• **Goal of the exercise**
Drop every picture, then transcribe the remaining data exactly.

• **Stored data**
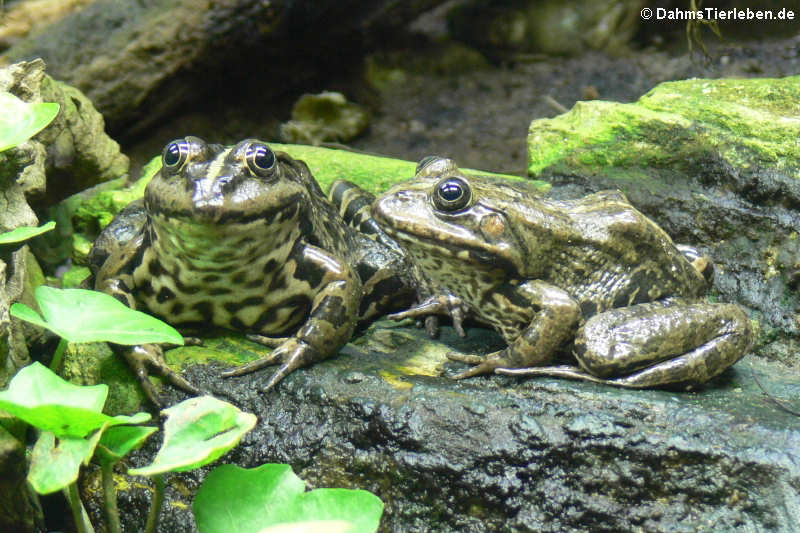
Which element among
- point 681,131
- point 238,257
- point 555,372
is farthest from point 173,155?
point 681,131

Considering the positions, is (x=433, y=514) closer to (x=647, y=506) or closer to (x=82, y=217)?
(x=647, y=506)

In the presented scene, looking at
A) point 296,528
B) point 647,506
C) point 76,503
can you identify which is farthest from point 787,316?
point 76,503

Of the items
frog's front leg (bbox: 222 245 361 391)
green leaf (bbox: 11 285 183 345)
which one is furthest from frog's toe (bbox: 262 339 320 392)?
green leaf (bbox: 11 285 183 345)

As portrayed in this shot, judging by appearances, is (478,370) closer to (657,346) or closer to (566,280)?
(566,280)

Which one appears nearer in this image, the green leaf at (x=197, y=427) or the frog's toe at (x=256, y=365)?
the green leaf at (x=197, y=427)

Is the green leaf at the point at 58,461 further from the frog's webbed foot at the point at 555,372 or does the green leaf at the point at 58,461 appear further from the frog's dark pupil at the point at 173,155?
the frog's webbed foot at the point at 555,372

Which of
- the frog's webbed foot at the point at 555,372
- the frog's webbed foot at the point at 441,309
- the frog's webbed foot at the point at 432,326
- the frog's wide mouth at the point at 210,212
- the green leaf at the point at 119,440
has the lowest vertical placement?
the frog's webbed foot at the point at 432,326

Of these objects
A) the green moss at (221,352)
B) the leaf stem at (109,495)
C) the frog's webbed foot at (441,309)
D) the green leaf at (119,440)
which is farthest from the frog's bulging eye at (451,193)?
the leaf stem at (109,495)
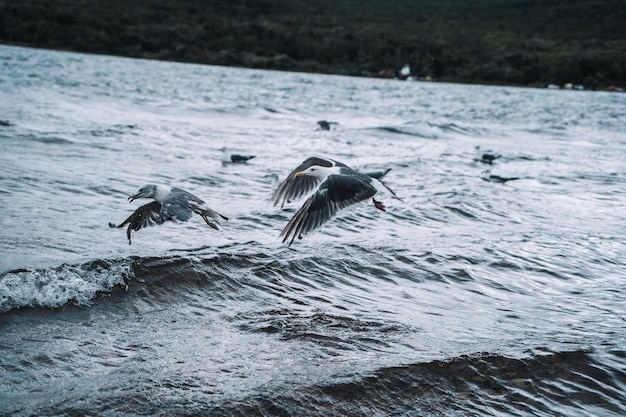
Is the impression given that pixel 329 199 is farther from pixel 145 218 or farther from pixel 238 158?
pixel 238 158

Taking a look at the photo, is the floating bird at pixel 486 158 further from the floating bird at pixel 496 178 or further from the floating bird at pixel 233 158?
the floating bird at pixel 233 158

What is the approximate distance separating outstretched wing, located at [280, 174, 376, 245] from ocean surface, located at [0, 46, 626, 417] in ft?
2.03

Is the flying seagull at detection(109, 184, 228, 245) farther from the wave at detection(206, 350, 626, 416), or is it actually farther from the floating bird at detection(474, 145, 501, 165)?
the floating bird at detection(474, 145, 501, 165)

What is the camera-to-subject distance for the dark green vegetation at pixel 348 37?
6219 cm

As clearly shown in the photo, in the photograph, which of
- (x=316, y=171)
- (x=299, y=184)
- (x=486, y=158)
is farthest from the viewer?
(x=486, y=158)

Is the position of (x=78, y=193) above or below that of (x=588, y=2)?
below

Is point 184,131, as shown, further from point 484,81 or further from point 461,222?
point 484,81

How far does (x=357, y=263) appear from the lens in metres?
6.76

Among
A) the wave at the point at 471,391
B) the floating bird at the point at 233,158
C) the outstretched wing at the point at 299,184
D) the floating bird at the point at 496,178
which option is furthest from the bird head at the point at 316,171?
the floating bird at the point at 496,178

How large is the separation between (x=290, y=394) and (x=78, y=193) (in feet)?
18.2

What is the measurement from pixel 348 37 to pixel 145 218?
7204 cm

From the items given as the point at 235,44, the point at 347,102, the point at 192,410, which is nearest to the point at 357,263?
the point at 192,410

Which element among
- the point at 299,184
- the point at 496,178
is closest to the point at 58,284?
the point at 299,184

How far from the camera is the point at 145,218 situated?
6414mm
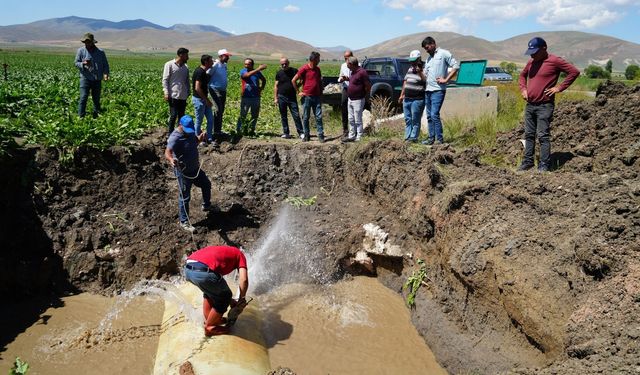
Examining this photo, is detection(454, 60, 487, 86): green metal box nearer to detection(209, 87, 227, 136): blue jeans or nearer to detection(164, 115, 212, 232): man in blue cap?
detection(209, 87, 227, 136): blue jeans

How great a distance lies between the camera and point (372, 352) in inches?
221

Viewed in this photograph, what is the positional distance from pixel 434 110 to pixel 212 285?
17.8ft

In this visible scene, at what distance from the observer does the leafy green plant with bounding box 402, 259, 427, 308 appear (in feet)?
21.3

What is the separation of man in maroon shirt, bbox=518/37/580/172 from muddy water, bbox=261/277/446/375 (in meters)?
3.12

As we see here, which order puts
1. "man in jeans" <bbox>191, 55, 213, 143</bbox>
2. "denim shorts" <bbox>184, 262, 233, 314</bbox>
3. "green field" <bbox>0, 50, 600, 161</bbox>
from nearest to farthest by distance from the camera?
"denim shorts" <bbox>184, 262, 233, 314</bbox> < "green field" <bbox>0, 50, 600, 161</bbox> < "man in jeans" <bbox>191, 55, 213, 143</bbox>

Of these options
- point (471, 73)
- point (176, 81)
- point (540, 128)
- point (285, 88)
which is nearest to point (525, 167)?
point (540, 128)

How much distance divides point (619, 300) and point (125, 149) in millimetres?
7491

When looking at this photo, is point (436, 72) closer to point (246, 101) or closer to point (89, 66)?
point (246, 101)

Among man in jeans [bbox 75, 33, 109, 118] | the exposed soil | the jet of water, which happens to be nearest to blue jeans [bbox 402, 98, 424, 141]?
the exposed soil

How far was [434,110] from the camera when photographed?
8547 millimetres

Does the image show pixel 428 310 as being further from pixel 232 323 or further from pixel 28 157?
pixel 28 157

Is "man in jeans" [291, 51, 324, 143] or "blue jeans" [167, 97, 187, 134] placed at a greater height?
"man in jeans" [291, 51, 324, 143]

• **Correct response**
Which element among
- point 681,131
- point 238,257
- point 555,372
is farthest from point 173,155?
point 681,131

Considering the positions, is (x=433, y=514) closer to (x=647, y=506) or closer to (x=82, y=217)?
(x=647, y=506)

In the presented scene, looking at
A) point 296,528
B) point 647,506
C) point 76,503
can you identify which is farthest from point 787,316?
point 76,503

Of the items
frog's front leg (bbox: 222 245 361 391)
green leaf (bbox: 11 285 183 345)
which one is furthest from frog's toe (bbox: 262 339 320 392)?
green leaf (bbox: 11 285 183 345)

As portrayed in this shot, judging by appearances, is (478,370) closer to (657,346) or closer to (566,280)?
(566,280)

Which one appears nearer in this image, the green leaf at (x=197, y=427) or the frog's toe at (x=256, y=365)?
the green leaf at (x=197, y=427)

Is the green leaf at the point at 58,461 further from the frog's webbed foot at the point at 555,372 or does the green leaf at the point at 58,461 appear further from the frog's dark pupil at the point at 173,155?
the frog's webbed foot at the point at 555,372

Which of
- the frog's webbed foot at the point at 555,372
- the frog's webbed foot at the point at 441,309
- the frog's webbed foot at the point at 432,326
- the frog's wide mouth at the point at 210,212
- the green leaf at the point at 119,440
has the lowest vertical placement?
the frog's webbed foot at the point at 432,326

Of these objects
A) the green moss at (221,352)
B) the leaf stem at (109,495)
C) the frog's webbed foot at (441,309)
D) the green leaf at (119,440)
which is farthest from the frog's bulging eye at (451,193)?
the leaf stem at (109,495)
Is the impression given that pixel 329 199 is farther from pixel 145 218 or farther from pixel 238 158?
pixel 238 158

Taking a look at the photo, is the floating bird at pixel 486 158 further from the floating bird at pixel 496 178 or further from the floating bird at pixel 233 158?
the floating bird at pixel 233 158

What is the approximate distance separating outstretched wing, located at [280, 174, 376, 245] from ocean surface, located at [0, 46, 626, 417] in ft?
2.03

Is the flying seagull at detection(109, 184, 228, 245) farther from the wave at detection(206, 350, 626, 416), or is it actually farther from the floating bird at detection(474, 145, 501, 165)?
the floating bird at detection(474, 145, 501, 165)

What is the camera-to-subject distance for the dark green vegetation at pixel 348 37?
6219 cm

As clearly shown in the photo, in the photograph, which of
- (x=316, y=171)
- (x=299, y=184)
- (x=486, y=158)
is farthest from the viewer?
(x=486, y=158)

Is the position of (x=78, y=193) above or below that of (x=588, y=2)?
below

Is point 184,131, as shown, further from point 484,81 or further from point 461,222?
point 484,81

How far does (x=357, y=263) appear from the lens in metres?
6.76

Among
A) the wave at the point at 471,391
B) the floating bird at the point at 233,158
C) the outstretched wing at the point at 299,184
D) the floating bird at the point at 496,178
which option is furthest from the bird head at the point at 316,171?
the floating bird at the point at 496,178

How large is the separation between (x=290, y=394) and (x=78, y=193) (in feet)?
18.2

What is the measurement from pixel 348 37 to pixel 145 218?
7204 cm

From the items given as the point at 235,44, the point at 347,102, the point at 192,410, which is nearest to the point at 357,263?
the point at 192,410

Which element among
- the point at 299,184
- the point at 496,178
is closest to the point at 58,284?
the point at 299,184

How far from the camera is the point at 145,218 situated?
6414mm
Examining this photo, is detection(454, 60, 487, 86): green metal box nearer to detection(209, 87, 227, 136): blue jeans or nearer to detection(164, 115, 212, 232): man in blue cap?
detection(209, 87, 227, 136): blue jeans

How great a distance lies between the camera and point (372, 352) in inches?
221

Viewed in this photograph, what is the positional distance from pixel 434 110 to pixel 212 285?
17.8ft

In this visible scene, at what distance from the observer does the leafy green plant with bounding box 402, 259, 427, 308 appear (in feet)?
21.3

What is the separation of man in maroon shirt, bbox=518/37/580/172 from muddy water, bbox=261/277/446/375 (in meters)?
3.12

As we see here, which order puts
1. "man in jeans" <bbox>191, 55, 213, 143</bbox>
2. "denim shorts" <bbox>184, 262, 233, 314</bbox>
3. "green field" <bbox>0, 50, 600, 161</bbox>
from nearest to farthest by distance from the camera?
"denim shorts" <bbox>184, 262, 233, 314</bbox> < "green field" <bbox>0, 50, 600, 161</bbox> < "man in jeans" <bbox>191, 55, 213, 143</bbox>

Of these options
- point (471, 73)
- point (176, 81)
- point (540, 128)
- point (285, 88)
which is nearest to point (525, 167)?
point (540, 128)

How much distance divides point (619, 300) and point (125, 149) in millimetres?
7491

When looking at this photo, is point (436, 72) closer to point (246, 101) or closer to point (89, 66)?
point (246, 101)

Among man in jeans [bbox 75, 33, 109, 118] | the exposed soil | the jet of water, which happens to be nearest to blue jeans [bbox 402, 98, 424, 141]?
the exposed soil

How far was [434,110] from the camera when photographed?
8547 millimetres

Does the image show pixel 428 310 as being further from pixel 232 323 or further from pixel 28 157?
pixel 28 157

Is "man in jeans" [291, 51, 324, 143] or "blue jeans" [167, 97, 187, 134] placed at a greater height?
"man in jeans" [291, 51, 324, 143]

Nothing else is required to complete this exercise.